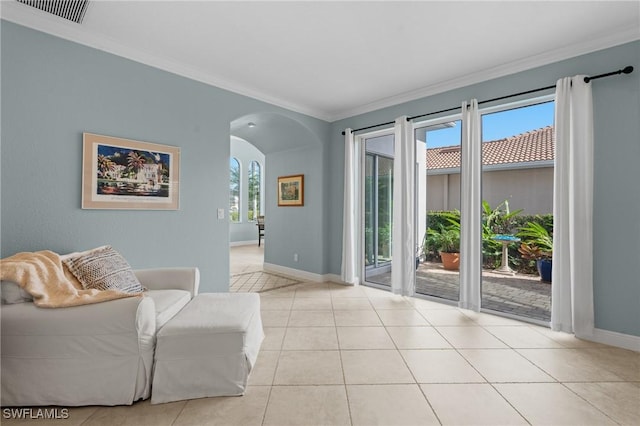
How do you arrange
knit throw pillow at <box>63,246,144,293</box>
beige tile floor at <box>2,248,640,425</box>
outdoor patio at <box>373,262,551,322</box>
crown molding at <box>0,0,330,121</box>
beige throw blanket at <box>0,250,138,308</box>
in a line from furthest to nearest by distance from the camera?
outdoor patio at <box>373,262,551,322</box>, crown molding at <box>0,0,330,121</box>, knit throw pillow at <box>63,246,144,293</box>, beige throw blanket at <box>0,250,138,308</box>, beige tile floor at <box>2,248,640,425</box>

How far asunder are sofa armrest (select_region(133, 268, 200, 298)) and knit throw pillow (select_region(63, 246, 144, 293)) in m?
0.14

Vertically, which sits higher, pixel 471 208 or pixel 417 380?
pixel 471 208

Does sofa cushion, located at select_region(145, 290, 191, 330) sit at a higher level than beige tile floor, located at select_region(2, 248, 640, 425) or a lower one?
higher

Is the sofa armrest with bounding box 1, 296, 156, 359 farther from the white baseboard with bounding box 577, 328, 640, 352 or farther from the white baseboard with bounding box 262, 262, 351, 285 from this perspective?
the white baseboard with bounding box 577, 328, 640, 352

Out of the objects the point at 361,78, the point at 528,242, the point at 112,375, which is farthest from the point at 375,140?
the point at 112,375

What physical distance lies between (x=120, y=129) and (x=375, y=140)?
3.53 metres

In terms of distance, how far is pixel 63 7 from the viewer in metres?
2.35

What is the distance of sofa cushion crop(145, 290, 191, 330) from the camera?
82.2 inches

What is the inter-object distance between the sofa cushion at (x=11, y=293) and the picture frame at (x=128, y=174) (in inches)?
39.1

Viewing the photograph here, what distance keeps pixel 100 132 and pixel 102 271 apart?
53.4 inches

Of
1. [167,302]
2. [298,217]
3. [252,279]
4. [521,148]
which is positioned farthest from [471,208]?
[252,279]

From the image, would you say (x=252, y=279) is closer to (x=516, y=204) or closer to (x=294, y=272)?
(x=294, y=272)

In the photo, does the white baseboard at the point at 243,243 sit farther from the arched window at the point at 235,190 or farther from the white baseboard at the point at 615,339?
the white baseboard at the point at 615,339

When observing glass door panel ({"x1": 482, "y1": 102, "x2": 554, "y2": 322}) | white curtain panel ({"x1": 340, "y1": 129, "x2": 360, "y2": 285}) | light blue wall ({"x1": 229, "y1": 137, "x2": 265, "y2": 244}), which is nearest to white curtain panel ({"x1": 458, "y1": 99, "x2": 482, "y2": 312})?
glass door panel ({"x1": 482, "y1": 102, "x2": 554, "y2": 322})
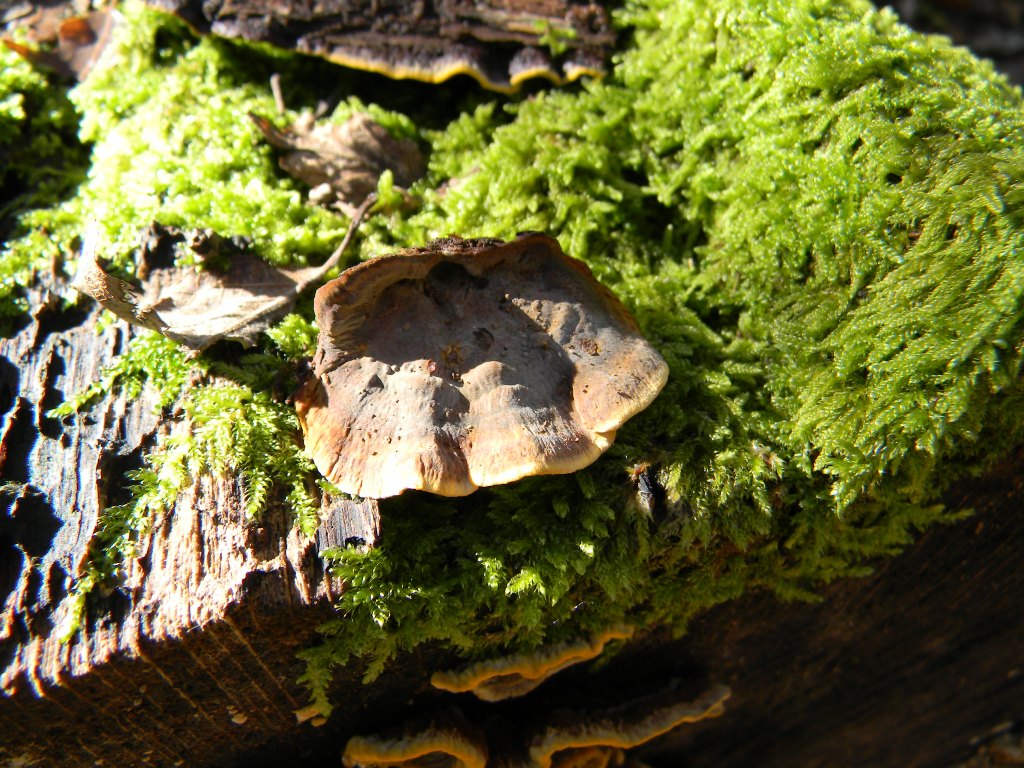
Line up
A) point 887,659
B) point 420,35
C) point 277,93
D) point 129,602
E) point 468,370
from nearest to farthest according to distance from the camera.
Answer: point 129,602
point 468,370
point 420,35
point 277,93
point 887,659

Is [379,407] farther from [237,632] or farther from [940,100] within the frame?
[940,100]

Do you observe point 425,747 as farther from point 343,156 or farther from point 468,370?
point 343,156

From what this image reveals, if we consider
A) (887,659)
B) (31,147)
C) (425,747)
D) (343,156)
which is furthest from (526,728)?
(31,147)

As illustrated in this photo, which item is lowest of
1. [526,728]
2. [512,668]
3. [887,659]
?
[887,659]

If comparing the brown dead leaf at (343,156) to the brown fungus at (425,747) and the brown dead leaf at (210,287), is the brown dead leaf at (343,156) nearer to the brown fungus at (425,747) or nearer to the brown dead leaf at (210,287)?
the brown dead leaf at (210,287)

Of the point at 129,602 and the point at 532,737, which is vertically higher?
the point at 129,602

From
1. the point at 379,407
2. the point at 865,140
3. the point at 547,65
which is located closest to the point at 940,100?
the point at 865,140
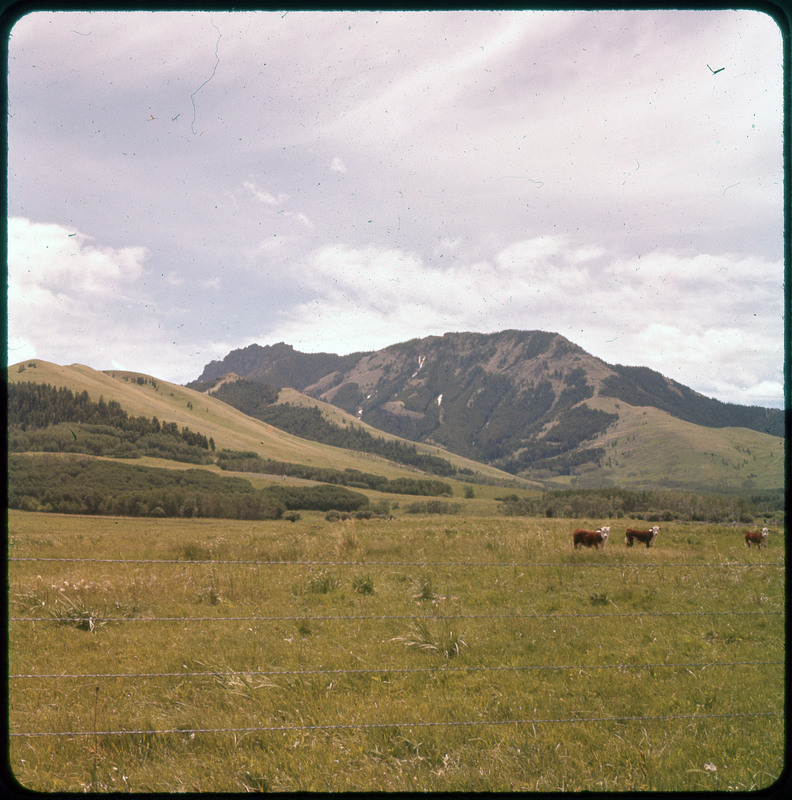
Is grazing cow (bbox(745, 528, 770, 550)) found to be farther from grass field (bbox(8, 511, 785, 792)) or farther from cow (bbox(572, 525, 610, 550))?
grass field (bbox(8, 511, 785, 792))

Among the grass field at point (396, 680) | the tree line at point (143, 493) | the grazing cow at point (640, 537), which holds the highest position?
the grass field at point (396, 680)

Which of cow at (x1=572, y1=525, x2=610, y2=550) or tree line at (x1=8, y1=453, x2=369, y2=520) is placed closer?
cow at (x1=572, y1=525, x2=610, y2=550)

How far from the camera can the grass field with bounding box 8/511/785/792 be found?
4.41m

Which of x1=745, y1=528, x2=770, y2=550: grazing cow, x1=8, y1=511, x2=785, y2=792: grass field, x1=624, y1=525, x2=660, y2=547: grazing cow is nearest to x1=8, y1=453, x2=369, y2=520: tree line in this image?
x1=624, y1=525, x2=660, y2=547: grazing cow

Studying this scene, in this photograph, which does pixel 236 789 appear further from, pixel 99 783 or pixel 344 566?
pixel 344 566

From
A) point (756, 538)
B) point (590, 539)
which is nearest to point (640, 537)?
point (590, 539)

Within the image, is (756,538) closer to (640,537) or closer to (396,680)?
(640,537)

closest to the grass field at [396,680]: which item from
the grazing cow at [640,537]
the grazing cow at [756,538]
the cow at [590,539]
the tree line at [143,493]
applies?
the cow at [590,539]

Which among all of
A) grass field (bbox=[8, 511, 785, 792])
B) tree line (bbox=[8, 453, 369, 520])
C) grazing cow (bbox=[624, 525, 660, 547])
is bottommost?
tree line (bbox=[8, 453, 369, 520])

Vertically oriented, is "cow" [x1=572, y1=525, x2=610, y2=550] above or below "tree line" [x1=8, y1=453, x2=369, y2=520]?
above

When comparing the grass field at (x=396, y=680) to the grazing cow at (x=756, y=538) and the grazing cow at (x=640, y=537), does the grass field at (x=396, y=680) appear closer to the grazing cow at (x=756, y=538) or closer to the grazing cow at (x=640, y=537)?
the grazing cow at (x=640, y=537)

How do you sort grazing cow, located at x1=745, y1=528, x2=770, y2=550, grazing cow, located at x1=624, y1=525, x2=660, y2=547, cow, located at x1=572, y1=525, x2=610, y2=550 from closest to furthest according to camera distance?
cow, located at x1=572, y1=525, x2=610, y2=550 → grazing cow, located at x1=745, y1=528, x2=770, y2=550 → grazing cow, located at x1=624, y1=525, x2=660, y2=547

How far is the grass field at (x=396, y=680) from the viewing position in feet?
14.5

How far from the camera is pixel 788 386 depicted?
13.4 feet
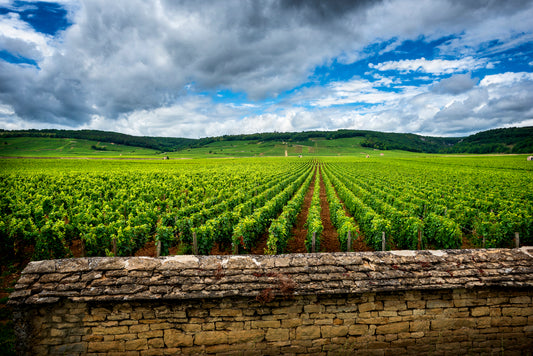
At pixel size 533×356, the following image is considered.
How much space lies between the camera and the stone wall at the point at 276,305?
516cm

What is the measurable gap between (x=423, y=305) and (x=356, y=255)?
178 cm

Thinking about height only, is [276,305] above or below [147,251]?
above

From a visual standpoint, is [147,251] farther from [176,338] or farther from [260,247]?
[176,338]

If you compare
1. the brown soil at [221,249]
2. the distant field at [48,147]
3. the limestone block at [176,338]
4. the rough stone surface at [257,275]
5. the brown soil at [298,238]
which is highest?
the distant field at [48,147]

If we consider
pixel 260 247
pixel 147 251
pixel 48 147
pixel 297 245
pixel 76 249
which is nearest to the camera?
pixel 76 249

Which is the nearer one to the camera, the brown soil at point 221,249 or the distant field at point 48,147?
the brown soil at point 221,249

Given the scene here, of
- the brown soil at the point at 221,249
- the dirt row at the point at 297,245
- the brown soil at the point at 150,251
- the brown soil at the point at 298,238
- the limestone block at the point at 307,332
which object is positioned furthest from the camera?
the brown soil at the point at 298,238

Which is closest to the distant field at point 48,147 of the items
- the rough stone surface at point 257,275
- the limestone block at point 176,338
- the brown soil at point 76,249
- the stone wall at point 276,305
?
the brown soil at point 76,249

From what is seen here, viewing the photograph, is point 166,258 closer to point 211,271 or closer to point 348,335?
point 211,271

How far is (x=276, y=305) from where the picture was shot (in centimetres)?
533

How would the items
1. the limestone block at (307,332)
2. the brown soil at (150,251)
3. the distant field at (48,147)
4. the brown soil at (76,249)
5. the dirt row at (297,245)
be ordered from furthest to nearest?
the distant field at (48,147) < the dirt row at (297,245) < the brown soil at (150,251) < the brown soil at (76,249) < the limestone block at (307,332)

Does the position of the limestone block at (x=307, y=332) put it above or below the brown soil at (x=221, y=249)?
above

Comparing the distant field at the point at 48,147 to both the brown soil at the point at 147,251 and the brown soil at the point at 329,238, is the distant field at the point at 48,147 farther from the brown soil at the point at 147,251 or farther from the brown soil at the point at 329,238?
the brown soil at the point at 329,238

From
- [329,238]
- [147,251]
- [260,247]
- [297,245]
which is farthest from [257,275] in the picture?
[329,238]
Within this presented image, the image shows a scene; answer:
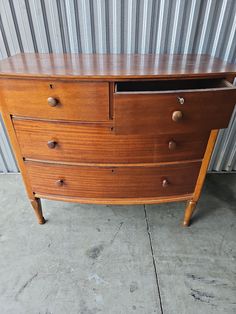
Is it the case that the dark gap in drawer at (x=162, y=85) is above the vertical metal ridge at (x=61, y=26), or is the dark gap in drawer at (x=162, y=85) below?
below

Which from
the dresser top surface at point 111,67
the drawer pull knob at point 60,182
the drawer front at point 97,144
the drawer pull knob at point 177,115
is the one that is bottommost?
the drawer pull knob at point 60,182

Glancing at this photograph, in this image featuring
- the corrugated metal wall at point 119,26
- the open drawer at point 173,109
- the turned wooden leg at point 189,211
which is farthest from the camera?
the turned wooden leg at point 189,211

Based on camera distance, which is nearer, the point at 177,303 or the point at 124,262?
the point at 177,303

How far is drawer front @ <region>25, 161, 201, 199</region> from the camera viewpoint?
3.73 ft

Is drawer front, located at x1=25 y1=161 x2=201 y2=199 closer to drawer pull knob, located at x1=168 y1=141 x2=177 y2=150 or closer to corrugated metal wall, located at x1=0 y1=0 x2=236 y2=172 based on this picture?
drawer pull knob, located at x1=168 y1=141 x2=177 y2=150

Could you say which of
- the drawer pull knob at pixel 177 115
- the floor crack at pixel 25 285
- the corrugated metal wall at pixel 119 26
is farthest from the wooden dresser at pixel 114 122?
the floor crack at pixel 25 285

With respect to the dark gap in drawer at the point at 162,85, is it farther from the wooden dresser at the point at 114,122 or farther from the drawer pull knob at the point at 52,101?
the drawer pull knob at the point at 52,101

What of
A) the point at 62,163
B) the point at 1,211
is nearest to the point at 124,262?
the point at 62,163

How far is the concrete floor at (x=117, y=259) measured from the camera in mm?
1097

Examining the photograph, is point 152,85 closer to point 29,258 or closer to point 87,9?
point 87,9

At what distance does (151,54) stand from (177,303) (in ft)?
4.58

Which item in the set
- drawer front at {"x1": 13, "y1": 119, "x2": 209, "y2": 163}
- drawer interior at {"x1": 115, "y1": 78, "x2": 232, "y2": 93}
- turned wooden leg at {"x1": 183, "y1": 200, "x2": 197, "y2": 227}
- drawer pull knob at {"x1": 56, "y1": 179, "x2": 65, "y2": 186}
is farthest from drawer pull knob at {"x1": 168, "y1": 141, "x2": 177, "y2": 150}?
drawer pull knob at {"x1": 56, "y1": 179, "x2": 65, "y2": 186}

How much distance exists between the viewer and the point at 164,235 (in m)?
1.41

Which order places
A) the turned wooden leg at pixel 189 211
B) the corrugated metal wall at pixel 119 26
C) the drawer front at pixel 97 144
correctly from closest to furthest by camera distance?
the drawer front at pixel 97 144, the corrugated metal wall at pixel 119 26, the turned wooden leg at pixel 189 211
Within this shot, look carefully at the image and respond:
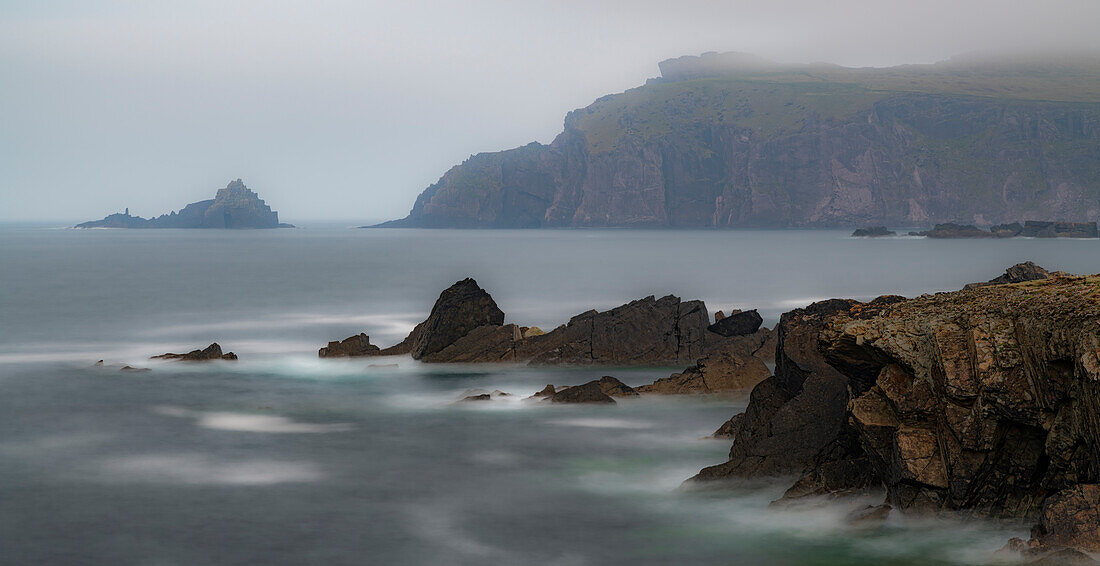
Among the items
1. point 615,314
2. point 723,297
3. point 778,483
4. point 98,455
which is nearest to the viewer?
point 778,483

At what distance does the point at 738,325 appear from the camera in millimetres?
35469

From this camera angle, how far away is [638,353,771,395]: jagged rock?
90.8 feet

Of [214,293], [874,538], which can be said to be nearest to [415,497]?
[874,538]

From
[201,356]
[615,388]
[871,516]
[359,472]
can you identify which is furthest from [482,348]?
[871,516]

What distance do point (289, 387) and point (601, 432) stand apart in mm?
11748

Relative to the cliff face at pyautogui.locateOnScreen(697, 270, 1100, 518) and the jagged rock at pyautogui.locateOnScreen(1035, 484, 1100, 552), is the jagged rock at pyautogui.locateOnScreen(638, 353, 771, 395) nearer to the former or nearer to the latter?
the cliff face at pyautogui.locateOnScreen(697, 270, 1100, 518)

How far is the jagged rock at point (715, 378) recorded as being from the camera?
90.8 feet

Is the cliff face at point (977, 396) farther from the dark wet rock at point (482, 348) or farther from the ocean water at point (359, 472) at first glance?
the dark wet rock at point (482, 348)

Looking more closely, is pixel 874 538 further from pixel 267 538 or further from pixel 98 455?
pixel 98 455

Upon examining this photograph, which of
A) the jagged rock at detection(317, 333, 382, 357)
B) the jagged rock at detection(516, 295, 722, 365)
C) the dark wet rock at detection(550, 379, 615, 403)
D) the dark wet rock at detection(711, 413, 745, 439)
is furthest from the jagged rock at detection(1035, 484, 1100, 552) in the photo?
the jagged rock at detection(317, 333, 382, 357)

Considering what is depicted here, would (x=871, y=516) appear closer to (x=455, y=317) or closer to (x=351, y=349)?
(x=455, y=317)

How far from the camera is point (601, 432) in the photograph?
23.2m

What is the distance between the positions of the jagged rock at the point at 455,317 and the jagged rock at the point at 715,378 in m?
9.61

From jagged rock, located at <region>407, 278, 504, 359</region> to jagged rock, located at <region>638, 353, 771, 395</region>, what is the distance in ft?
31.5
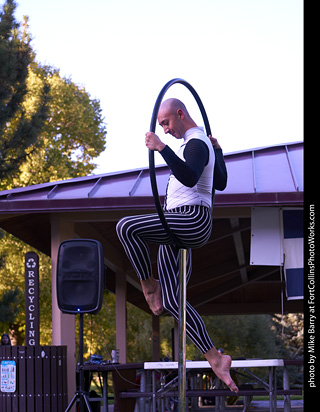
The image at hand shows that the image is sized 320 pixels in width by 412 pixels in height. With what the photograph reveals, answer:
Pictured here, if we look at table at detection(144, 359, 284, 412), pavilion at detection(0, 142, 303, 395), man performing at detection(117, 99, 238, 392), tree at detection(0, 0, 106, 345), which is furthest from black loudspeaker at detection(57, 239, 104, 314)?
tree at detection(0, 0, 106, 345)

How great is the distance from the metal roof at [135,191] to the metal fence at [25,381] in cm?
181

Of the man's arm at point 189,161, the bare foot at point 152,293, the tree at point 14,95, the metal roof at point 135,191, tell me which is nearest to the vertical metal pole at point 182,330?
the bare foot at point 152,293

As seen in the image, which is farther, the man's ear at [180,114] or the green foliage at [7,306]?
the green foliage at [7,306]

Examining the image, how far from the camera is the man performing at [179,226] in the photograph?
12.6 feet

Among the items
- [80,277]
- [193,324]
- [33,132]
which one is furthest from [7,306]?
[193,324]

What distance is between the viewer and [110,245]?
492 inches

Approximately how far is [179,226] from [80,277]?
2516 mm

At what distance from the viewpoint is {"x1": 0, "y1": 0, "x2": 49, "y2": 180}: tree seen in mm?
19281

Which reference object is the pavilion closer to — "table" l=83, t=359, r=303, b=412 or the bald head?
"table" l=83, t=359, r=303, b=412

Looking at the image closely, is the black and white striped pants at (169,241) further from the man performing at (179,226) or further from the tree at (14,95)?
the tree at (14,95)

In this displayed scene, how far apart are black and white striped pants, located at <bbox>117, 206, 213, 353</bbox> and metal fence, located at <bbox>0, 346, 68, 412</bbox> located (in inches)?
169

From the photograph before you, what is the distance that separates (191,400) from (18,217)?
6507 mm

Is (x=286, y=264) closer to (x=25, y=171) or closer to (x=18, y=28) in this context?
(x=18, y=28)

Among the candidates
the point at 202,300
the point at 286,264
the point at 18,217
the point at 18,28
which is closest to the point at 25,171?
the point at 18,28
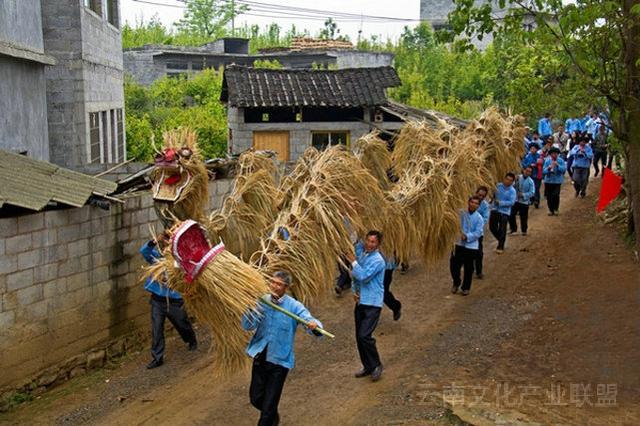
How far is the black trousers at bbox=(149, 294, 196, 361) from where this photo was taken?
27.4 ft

Stated exercise:
The lines to copy run from the line containing "Looking at the" through the end of the data above; copy exactly those, minus the pictures.

Right answer:
Looking at the image closely, is the black and white striped pants at (169,241) further from the man performing at (179,226) or further from the tree at (14,95)?
the tree at (14,95)

In this displayed scene, how far apart are black and white striped pants, located at <bbox>117, 206, 213, 353</bbox> and metal fence, located at <bbox>0, 346, 68, 412</bbox> located (in inches)?
169

From the photograph before you, what is the distance that separates (191,400) from (18,217)?
6507 mm

Is (x=286, y=264) closer to (x=25, y=171) or closer to (x=18, y=28) in this context?
(x=18, y=28)

Among the candidates
the point at 202,300
the point at 286,264
the point at 18,217
the point at 18,28
which is closest to the point at 25,171?
the point at 18,28
How far is the black trousers at bbox=(149, 294, 196, 361) from where this photo was taken?
27.4 ft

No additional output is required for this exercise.